Cassirer condensa en una serie de citas la perspectiva subjetiva que enhebra a un conjunto de pensadores a veces muy alejados en el tiempo y la geografía. Los ejemplos centrales que Cassirer acerca giran en torno a las teorías románticas; la explicación estaría dada por la necesidad histórica de enfrentar las teorías intelectualistas y racionalistas del arte de las cuales el neoclasicismo europeo ofrece su mejor ilustración. Frente a quienes pretendieron convertir a “la obra de arte en un problema aritmético, que tiene que ser resuelto por una especie de regla de tres”, la reacción romántica no puede caracterizarse sino como un impulso justo y benéfico, razona Cassirer; sin embargo, la reacción rápidamente fue capturada por un error similar que la llevó pasarse al otro extremo.

Para ilustrar su punto de vista, Cassirer hace referencia a los escritos del romántico alemán Friedrich Schlegel:

El comienzo de toda poesía consiste en abolir la ley y el método de la razón, que procede racionalmente, y en sumergirnos, una vez más, en la arrebatadora confusión de la fantasía, en el caos original de la naturaleza humana.

[Entradas de datos guardadas]
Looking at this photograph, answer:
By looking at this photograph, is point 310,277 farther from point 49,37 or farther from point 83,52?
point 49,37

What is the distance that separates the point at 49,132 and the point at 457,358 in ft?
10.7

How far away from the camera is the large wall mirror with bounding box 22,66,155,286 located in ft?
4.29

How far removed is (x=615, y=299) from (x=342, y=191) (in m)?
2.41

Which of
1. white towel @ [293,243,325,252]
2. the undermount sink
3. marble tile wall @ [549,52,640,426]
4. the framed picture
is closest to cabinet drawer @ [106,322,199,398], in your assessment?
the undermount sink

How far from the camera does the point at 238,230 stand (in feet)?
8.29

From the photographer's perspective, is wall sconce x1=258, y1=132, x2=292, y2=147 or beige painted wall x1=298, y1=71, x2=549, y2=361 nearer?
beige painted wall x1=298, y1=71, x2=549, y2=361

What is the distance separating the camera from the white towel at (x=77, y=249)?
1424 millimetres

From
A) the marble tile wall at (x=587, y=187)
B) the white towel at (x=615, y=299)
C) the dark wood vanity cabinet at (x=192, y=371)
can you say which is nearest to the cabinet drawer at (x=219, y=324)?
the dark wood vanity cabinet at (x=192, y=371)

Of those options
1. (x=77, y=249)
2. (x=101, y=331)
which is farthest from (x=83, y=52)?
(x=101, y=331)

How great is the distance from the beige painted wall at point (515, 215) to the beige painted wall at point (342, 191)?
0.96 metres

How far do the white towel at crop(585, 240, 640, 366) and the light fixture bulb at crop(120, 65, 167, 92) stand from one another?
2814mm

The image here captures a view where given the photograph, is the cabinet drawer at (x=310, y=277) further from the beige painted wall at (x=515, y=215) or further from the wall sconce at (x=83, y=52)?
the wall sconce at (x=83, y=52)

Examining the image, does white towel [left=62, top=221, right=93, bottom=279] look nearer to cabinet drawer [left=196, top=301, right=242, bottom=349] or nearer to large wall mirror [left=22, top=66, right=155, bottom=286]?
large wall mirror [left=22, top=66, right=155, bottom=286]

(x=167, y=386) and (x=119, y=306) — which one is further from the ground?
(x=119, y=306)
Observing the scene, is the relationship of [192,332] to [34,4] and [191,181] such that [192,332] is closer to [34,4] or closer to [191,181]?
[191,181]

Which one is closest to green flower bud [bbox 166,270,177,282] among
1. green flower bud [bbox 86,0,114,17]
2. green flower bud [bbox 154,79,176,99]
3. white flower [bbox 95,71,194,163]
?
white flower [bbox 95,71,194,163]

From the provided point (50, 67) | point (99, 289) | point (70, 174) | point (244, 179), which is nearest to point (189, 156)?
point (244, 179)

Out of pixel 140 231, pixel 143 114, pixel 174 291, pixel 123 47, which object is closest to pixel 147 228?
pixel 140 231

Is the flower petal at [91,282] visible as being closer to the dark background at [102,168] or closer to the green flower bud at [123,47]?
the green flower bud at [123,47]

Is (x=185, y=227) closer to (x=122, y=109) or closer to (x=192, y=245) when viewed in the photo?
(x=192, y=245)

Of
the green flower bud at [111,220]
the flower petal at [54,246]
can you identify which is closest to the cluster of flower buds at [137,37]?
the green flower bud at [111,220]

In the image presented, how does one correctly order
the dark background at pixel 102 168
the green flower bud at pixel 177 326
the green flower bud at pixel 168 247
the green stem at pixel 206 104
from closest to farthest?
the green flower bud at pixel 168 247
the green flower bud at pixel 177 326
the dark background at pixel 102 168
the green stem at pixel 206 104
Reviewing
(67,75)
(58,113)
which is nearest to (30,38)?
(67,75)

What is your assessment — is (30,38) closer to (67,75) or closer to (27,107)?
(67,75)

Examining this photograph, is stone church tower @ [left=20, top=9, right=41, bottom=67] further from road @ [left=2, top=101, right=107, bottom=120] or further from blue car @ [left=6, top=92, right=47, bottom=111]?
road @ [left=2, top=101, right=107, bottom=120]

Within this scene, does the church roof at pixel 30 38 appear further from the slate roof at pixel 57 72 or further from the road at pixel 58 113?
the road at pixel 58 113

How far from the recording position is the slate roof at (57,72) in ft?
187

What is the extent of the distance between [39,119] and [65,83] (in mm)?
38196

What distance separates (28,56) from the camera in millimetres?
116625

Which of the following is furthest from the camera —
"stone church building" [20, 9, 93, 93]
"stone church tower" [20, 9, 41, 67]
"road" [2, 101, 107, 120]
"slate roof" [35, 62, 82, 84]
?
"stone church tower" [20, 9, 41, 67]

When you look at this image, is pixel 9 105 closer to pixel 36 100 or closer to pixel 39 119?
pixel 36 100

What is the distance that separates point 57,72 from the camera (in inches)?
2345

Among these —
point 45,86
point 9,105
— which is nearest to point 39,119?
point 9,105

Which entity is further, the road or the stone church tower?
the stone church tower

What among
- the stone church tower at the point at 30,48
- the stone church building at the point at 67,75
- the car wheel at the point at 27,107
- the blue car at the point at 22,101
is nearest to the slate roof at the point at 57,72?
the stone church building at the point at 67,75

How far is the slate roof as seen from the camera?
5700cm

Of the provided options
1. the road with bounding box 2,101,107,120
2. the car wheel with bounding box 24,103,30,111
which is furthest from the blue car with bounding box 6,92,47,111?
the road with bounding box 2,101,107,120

...

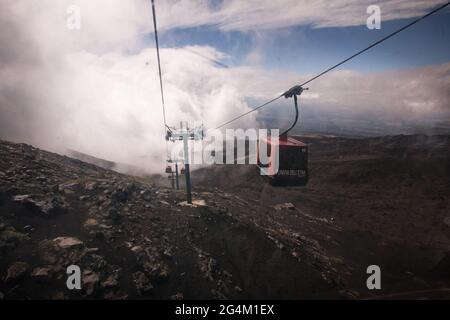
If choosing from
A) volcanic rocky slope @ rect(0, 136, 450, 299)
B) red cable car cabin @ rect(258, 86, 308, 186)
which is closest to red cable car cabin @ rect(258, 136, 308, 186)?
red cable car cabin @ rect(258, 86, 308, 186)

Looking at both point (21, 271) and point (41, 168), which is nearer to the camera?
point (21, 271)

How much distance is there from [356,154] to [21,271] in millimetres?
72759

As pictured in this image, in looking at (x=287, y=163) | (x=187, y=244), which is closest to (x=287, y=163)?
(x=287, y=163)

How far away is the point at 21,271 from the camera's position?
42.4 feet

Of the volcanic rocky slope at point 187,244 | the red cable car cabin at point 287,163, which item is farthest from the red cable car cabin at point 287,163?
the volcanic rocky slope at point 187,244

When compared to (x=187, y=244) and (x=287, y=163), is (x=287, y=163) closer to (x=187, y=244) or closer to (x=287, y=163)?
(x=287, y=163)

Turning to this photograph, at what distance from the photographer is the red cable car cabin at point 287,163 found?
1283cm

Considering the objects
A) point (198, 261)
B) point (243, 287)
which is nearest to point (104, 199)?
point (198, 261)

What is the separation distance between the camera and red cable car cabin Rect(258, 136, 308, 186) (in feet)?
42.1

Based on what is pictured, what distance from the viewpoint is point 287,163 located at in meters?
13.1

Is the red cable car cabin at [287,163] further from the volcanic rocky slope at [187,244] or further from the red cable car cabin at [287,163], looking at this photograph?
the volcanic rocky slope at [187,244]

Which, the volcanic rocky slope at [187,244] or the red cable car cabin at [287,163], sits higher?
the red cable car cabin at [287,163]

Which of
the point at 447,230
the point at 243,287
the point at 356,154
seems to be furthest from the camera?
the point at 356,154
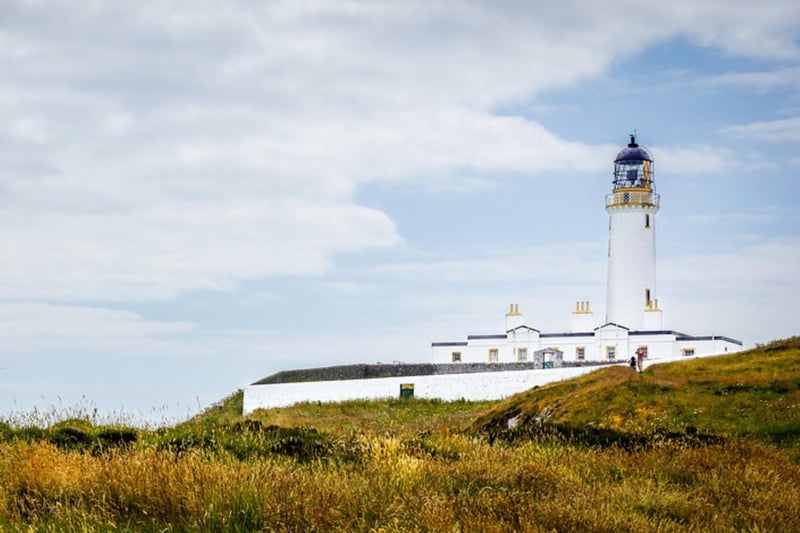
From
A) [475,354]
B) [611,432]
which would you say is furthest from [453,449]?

**QUÉ DEBES HACER:**
1) Según el fragmento sobre Cassirer, ¿por qué los ejemplos centrales que él presenta giran en torno a las teorías románticas? Contesta en una a tres oraciones.
2) Resume en dos oraciones el fragmento sobre Cassirer.
3) Prolonga el fragmento sobre Cassirer a partir de la cita de Schlegel con la que termina.

**LISTA DE RESPUESTAS:**
1) Se debe a la necesidad histórica de enfrentar las teorías intelectualistas y racionalistas del arte. El neoclasicismo europeo ofrece la mejor ilustración de esas teorías.

2) Cassirer reúne en una serie de citas la perspectiva subjetiva que comparten pensadores muy alejados en el tiempo y la geografía, y se centra en las teorías románticas que enfrentaron el racionalismo del neoclasicismo europeo. Juzga justa y benéfica la reacción romántica, pero sostiene que pronto cayó en el extremo opuesto, y lo ilustra con un pasaje de Friedrich Schlegel que propone abolir la ley de la razón y sumergirse en la confusión de la fantasía.

3)
Tratando de apuntalar esa misma aseveración, cita también a continuación al filósofo “vitalista” Henri Bergson:

El sentimiento de lo bello no es un sentimiento específico… todo sentimiento experimentado por nosotros asumirá un carácter estético siempre que haya sido sugerido y no causado… Así pues, tenemos distintas fases en el progreso de un sentimiento estético como en el estado de hipnotismo…

Sin embargo, la idea central que Cassirer abona y sobre la que insiste es la imposibilidad de un pensamiento puro y ortodoxamente subjetivista, puesto que siempre se muestran como partícipes del fenómeno artístico otros componentes (el mundo, el material con el que se trabaja…) que tensan la experiencia estética en el sentido contrario y obligan a pensar en términos de síntesis. Porque “el arte es expresivo, mas no puede ser expresivo sin ser formativo, y este proceso formativo se lleva a cabo en un determinado medio físico”, argumenta Cassirer. De igual modo, el arte es la expresión de una cierta racionalidad, pero este principio de razón se muestra de una forma específica: se trata de una racionalidad de la forma.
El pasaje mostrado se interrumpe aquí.